**Text provided**
===============
YSU's class of 2021 received their diplomas in person this year at Stambaugh Stadium. 

For graduates of the nursing program, there are new challenges they face due to the pandemic.

Walking across the stage to receive their diplomas has been a journey, with COVID-19 adding many new challenges. 

Professors held hybrid online and in-person classes for nursing students and nurse practitioner students getting their Masters.

"We did have some students who had COVID or they were quarantined, but we were able to work through it by adjusting the way we held our classes, having them live stream from home during the quarantine, and then making up clinicals at the end of the semester," said Nicole Olshanski, an Assistant Professor of Nursing at YSU.

The pandemic meant more challenges, but it did not change commitment or make students think twice about the profession.

For Virginia Douglas, receiving a Bachelor of Science in Nursing has been a dream since age four.

"I just love taking care of people. We had to stop clinicals for a while and do simulation clinicals. Me I worked through the whole pandemic so I was able to do a little bit of clinicals through that, and we kept on growing," said Douglas.

Although there is a nursing shortage in Pennsylvania, Florida, Texas and other states, RegisteredNursing.org explains there are more nurses than jobs in Ohio, West Virginia, Michigan, and Kentucky. 

However, graduates are optimistic they will find a job in this climate. 

We asked Cory Ott, who received his Masters of Science in Nursing from YSU about the job market.

"Now more than ever, every hospital in the area is looking for nurses and good quality ones. Anybody who is graduating from YSU their degree has definitely set them up for success. Go out there and sell yourself and don't be afraid to shoot for the stars and go for your dream job," said Ott.

YSU also gave an opportunity for students in the graduating class of 2020 to attend an in-person graduation ceremony also held outdoors.
===============
**Data to examine**
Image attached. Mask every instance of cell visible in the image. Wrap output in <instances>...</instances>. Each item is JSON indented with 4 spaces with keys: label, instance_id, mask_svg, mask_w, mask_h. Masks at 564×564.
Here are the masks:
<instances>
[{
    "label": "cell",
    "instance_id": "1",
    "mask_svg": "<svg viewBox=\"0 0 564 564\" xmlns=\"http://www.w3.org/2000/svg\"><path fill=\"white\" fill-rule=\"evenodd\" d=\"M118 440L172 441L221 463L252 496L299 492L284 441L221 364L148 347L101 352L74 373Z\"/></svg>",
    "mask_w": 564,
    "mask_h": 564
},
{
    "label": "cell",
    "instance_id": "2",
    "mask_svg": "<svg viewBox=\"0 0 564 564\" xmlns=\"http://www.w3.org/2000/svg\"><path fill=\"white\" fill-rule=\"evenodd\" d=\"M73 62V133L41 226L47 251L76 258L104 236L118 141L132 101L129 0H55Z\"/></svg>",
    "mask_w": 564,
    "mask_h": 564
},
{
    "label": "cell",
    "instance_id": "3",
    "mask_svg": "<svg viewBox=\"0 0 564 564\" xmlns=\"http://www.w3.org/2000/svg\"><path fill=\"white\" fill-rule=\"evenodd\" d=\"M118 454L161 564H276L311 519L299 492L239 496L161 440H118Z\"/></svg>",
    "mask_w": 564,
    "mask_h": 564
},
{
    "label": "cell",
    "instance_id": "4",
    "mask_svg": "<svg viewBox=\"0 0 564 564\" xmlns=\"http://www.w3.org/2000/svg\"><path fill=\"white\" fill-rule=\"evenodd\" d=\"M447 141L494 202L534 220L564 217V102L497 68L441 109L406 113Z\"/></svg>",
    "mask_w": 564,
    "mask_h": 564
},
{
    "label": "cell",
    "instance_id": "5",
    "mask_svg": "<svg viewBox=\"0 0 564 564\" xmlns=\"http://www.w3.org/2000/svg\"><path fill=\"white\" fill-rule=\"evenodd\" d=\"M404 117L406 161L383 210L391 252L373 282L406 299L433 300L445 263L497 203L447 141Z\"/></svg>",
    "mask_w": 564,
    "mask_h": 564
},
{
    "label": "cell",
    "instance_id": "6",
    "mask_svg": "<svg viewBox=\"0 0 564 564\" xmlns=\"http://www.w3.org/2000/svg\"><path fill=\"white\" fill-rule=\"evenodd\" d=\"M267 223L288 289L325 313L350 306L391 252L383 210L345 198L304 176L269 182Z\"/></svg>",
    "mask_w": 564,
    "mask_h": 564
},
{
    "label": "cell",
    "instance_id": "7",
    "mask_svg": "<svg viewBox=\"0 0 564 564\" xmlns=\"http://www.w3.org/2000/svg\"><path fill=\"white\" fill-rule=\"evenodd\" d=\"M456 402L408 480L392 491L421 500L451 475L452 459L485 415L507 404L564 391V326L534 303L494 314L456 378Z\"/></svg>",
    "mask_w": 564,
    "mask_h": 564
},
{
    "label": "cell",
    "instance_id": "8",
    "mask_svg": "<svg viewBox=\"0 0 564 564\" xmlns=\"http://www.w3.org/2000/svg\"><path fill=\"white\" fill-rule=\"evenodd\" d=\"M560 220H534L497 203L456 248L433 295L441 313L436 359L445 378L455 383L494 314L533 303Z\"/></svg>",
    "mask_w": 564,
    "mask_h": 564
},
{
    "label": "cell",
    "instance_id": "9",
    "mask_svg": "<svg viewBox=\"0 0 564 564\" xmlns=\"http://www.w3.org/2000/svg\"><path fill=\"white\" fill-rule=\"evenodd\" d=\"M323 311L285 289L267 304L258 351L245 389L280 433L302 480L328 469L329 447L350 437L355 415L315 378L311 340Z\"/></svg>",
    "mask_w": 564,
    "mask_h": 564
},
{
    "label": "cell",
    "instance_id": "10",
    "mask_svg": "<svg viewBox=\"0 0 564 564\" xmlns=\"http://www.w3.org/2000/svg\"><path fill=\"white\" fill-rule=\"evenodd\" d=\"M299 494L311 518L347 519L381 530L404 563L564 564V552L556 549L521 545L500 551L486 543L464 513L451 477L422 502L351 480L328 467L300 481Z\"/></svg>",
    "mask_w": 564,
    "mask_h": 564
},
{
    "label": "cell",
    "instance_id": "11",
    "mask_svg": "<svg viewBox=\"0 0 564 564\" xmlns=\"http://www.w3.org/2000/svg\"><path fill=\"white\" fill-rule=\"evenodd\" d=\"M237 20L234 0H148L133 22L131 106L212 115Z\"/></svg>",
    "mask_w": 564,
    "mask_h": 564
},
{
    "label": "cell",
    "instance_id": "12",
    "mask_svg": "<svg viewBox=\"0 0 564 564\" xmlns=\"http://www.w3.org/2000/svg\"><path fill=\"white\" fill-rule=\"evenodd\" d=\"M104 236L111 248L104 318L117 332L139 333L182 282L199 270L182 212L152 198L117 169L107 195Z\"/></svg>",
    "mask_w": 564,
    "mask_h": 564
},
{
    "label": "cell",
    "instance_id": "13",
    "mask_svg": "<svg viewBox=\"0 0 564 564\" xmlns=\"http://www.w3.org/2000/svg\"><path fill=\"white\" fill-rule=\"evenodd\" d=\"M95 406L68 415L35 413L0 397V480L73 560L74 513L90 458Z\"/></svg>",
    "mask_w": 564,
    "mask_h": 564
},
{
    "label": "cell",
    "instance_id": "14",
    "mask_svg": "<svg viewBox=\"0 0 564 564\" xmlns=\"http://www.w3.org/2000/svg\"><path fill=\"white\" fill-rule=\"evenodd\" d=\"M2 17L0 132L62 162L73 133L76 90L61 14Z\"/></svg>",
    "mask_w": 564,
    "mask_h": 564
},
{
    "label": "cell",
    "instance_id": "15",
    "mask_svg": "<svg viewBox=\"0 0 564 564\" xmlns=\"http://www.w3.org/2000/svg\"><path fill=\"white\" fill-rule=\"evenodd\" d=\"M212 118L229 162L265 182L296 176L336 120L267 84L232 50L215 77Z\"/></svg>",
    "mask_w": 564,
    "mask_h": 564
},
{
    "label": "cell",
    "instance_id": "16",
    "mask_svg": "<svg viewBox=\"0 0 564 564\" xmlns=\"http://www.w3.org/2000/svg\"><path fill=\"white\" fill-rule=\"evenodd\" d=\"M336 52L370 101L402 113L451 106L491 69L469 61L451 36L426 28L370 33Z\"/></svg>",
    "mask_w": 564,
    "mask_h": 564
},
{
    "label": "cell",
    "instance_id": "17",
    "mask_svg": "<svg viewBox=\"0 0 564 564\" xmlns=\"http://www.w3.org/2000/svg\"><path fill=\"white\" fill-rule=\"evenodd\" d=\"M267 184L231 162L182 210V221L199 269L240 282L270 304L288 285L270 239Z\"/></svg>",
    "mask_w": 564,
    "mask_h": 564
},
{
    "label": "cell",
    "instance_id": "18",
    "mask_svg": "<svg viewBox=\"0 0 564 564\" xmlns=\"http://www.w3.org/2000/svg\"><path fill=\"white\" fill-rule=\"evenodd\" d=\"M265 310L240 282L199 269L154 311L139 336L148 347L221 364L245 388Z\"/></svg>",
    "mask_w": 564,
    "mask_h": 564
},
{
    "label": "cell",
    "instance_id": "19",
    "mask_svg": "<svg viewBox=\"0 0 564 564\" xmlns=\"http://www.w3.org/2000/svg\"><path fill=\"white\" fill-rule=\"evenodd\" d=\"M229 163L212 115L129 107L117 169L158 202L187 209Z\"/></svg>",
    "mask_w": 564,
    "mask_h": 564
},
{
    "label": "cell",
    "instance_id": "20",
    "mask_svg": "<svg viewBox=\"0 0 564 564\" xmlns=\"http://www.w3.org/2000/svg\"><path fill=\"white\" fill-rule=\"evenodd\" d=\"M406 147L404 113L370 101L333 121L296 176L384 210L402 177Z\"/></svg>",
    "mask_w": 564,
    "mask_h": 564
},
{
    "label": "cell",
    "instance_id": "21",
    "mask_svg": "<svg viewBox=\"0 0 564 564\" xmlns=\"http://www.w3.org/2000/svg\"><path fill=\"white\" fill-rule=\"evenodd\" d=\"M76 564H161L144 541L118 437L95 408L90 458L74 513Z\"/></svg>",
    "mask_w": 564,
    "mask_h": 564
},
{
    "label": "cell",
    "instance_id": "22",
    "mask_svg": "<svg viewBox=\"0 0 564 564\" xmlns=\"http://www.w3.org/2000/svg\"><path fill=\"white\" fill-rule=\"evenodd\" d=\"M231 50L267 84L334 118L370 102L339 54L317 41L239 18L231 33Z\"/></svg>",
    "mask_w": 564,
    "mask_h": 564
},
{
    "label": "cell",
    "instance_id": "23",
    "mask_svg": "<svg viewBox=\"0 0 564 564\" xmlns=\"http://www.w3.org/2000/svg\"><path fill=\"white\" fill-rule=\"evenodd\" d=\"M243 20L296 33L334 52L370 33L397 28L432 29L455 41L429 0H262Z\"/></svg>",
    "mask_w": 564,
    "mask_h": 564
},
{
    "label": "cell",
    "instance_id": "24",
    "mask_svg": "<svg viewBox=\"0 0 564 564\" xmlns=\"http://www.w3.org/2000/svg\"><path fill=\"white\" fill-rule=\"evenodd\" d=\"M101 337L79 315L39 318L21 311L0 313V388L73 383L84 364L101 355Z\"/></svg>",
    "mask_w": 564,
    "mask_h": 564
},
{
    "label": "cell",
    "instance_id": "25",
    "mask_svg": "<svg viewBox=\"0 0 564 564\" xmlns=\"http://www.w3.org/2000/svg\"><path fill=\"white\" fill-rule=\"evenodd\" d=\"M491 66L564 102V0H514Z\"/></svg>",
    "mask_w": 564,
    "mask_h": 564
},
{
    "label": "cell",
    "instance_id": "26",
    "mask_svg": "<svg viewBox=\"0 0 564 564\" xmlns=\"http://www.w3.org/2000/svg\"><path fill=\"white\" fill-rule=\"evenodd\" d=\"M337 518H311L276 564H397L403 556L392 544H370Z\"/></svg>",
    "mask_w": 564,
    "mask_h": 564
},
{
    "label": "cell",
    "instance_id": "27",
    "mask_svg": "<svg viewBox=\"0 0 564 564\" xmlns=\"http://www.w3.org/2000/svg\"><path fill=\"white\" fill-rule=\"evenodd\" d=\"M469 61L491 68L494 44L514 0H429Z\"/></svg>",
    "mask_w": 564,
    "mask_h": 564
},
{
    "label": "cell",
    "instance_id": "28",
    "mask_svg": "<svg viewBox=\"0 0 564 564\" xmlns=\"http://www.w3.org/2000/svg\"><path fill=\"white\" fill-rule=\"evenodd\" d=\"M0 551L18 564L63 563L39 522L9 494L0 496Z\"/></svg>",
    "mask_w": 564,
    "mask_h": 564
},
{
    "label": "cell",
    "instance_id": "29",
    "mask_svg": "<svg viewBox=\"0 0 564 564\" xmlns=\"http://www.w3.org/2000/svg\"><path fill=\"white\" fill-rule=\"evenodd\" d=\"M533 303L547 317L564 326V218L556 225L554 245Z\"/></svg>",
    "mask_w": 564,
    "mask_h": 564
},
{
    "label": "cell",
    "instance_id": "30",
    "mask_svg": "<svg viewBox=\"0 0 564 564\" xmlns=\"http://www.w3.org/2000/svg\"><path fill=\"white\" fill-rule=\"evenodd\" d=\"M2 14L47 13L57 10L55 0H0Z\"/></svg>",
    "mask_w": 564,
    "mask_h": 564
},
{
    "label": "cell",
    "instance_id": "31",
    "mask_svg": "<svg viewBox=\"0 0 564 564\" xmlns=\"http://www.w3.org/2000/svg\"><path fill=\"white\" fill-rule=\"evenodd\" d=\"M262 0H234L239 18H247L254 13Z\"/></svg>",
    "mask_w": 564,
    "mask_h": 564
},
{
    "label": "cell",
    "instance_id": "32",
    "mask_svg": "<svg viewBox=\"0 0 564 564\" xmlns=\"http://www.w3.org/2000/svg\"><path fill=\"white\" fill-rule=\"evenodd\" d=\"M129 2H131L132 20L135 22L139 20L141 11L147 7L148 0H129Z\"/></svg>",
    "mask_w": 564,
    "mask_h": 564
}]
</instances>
===============
**Work to be completed**
From the article on YSU's nursing graduates, reproduce word for word the passage that opens with the words containing "The pandemic meant" and closes with "Michigan, and Kentucky.".

**Response area**
The pandemic meant more challenges, but it did not change commitment or make students think twice about the profession.

For Virginia Douglas, receiving a Bachelor of Science in Nursing has been a dream since age four.

"I just love taking care of people. We had to stop clinicals for a while and do simulation clinicals. Me I worked through the whole pandemic so I was able to do a little bit of clinicals through that, and we kept on growing," said Douglas.

Although there is a nursing shortage in Pennsylvania, Florida, Texas and other states, RegisteredNursing.org explains there are more nurses than jobs in Ohio, West Virginia, Michigan, and Kentucky.